Dopo la prima fase di stupore e scandalo di un capolavoro come Sebastiane di Derek Jarman (1976) girato in latino e sicuramente fondamento paradigmatico di tutta un’estetica queer, la cinematografia gay ha avuto la sua massima esplosione ed esposizione negli anni 80, dove nudità maschile e sesso esplicito sono state le cifre stilistiche di film come Taxi zum Klo (1980) di Frank Ripploh e Cruising (1980) di William Friedkin, per culminare nel testamento monumentale di un autore immenso come Fassbinder che con Querelle de Brest (1982) in un certo senso chiude questo primo ciclo.
A proposito del film di Friedkin, il divo del momento, l’onnipresente James Franco, con  Interior.

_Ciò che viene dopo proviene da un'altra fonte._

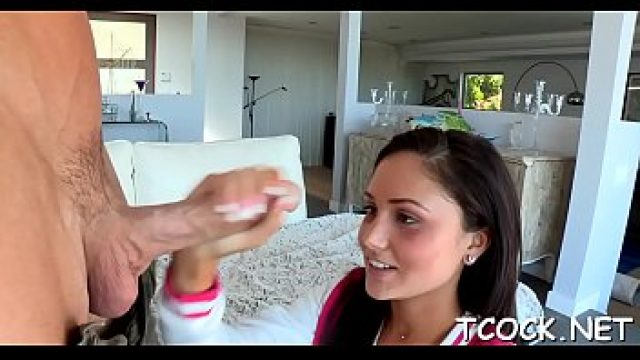 teen porn weedy adolescent porn 18  too beauty very hd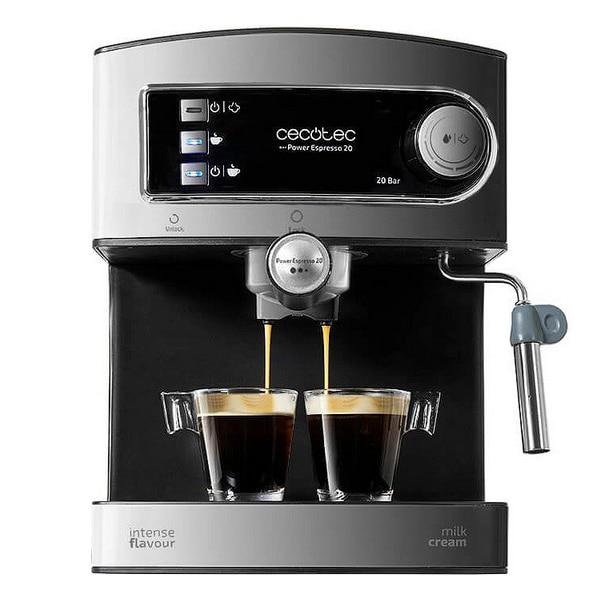 Express Manual Coffee Machine Cecotec Power Espresso 20 1,5 L 850W Black Inox
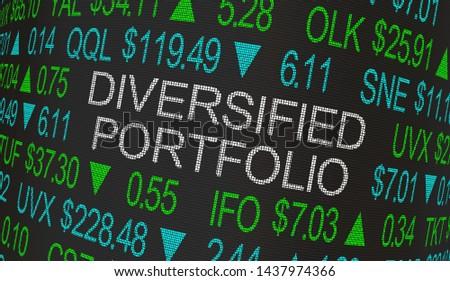 Diversified Portfolio Stock Market Investment Strategy 3d Illustration Stock photo ©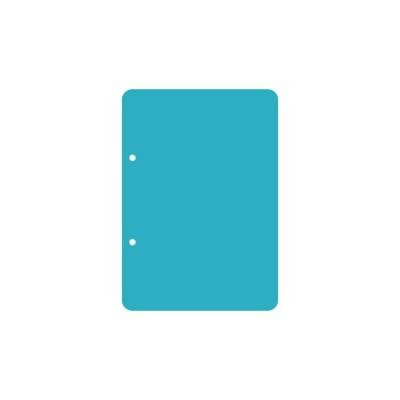 Пластик А5 прозрачный вертикальный скругленные углы (2 отверстия) 3шт.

Leather Bar (2013) ha voluto “recuperare” le effusioni hard-core-gay mai montate nella versione definitiva di Cruising (1980); per contestare – dice Franco – all’establishment hollywoodiano un’intollerante visione omofobica mirata a censurare l’arte. Franco e il co-regista Travis Mathews, hanno dichiarato candidamente di non aver mai visto (come tutti) le scene incriminate e di non aver alcun’altra traccia se non il sentito dire. Quindi? Quindi una sequela di espliciti rapporti più o meno sadomasochisti consumati all’interno di sudatissimi teatri di posa, inframmezzati dalle crisi di coscienza dell’attore protagonista Val Lauren (che fa Pacino) e dai deliri filosofici del Franco regista, preoccupato unicamente di aggiungere un nuovo fregio al monumento che sta dedicando a se stesso.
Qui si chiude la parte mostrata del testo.